My guess is that he is wondering how he is going to govern and make good on the promise of a better future. After all, from now on it's all about his legacy. And although the president came out on top last night, the mountain in front of him remains as high and the path to the summit as steep as it was just a few days ago.

As I've said in the past, this election was all about the fears of an American middle class facing an uncertain future. The candidates presented two competing visions for that future, each drawing on different strands of American political culture. By proposing tax cuts and a reduction in the size of government, Mitt Romney appealed to a long tradition of American individual liberty, self-reliance and freedom from the shackles of the nanny-state. Free Americans from over-regulation and unnecessary taxation and they will take care of the future on their own, thank you.

President Obama drew on a different, but equally American, current and championed the role of the state in American society. Individual liberty is indeed key to the American experience, but Obama rejected the proposition that it is always guaranteed by a small and unobtrusive state. Quite the contrary: we need the state to provide an equal playing field so that everyone, regardless of background, can exercise their liberties.
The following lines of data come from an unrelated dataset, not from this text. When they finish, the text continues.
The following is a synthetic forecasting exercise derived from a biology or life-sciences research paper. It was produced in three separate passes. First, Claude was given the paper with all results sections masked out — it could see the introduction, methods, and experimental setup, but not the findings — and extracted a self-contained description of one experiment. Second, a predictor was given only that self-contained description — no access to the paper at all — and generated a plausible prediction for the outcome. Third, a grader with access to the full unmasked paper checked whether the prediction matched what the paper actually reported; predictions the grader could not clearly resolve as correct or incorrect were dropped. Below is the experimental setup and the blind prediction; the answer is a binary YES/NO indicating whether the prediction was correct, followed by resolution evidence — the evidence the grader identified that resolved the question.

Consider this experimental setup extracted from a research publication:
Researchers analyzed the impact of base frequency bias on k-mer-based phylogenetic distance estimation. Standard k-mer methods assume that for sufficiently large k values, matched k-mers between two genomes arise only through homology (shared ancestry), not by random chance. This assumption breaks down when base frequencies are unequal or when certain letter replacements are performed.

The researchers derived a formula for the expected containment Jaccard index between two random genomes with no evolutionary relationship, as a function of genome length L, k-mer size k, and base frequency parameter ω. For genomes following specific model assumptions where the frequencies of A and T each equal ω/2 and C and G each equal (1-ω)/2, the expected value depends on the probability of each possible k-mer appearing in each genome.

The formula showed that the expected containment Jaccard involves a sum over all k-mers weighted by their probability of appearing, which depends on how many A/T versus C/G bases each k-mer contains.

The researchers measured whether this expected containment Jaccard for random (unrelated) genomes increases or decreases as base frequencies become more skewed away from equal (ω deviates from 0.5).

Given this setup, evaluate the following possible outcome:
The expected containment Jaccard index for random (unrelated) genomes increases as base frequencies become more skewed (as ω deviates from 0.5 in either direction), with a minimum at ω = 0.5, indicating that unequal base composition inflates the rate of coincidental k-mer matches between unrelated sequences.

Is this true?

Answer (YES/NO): YES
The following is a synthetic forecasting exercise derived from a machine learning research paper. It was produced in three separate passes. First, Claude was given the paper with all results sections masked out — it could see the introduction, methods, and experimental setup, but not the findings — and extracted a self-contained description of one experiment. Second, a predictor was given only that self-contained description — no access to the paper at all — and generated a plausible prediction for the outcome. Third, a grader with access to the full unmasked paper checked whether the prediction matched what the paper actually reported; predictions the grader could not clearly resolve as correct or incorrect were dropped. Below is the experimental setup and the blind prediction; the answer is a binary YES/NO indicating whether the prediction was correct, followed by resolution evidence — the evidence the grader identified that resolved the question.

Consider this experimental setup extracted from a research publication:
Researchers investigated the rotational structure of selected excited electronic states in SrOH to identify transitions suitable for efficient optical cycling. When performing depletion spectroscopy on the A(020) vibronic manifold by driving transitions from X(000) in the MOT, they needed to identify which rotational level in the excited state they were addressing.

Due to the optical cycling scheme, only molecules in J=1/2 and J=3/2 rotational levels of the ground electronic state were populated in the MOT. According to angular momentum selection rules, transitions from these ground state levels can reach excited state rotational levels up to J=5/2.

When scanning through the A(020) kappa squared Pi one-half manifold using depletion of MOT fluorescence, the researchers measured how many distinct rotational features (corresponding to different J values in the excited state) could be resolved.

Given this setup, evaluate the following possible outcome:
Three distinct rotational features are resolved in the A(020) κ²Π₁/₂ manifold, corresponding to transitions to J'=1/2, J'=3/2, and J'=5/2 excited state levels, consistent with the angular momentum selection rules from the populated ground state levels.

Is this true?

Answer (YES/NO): YES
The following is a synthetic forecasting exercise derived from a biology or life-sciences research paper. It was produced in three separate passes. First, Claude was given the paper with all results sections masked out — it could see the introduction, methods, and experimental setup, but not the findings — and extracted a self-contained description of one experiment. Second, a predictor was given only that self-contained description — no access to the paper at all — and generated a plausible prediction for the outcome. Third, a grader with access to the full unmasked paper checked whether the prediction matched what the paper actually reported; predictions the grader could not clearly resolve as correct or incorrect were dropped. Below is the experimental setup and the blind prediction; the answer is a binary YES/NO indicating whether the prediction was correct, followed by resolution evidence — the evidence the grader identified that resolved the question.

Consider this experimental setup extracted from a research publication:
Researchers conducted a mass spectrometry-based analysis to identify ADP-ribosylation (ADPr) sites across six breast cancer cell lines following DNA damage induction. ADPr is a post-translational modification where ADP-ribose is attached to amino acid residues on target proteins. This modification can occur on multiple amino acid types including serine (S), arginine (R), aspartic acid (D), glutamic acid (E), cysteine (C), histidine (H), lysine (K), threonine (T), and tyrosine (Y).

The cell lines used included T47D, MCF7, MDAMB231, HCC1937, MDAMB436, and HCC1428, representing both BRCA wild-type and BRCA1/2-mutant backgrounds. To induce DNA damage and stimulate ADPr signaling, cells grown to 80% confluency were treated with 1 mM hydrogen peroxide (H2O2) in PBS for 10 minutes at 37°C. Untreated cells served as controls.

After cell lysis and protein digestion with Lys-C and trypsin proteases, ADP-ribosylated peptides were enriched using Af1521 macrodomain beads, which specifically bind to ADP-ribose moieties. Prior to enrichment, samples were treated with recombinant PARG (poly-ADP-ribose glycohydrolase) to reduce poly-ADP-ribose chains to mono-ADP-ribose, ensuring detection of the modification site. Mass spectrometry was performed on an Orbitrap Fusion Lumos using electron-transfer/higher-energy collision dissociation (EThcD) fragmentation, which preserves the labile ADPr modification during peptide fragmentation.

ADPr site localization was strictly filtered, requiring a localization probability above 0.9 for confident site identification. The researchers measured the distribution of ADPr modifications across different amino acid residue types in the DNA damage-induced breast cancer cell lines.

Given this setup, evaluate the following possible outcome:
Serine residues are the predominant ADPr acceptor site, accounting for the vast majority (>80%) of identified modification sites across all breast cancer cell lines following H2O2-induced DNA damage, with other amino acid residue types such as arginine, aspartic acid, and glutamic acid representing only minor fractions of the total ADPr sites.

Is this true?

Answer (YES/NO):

And while the Republicans feared the president might conjure up an 'October Surprise' to rescue a flailing campaign, it was Mother Nature herself who threw him a lifeline. Hurricane Sandy became a metaphor and provided the president a perfect opportunity to demonstrate what the federal government can do for individuals in need.

In the end, Americans voted for the security promised by the welfare state. But on the day after the election, nobody knows how we're going to pay for it. Asking the wealthiest Americans to pick up more of the bill proved popular with the middle class, but if we are going to make the investments in infrastructure, education and clean energy that are necessary to restore American competitiveness in a global economy, the middle class is going to have to share the burden. The domestic challenge for the next four years? Reassuring the middle class about its future while simultaneously asking it do to with less. It's a task the president hasn't even begun to confront.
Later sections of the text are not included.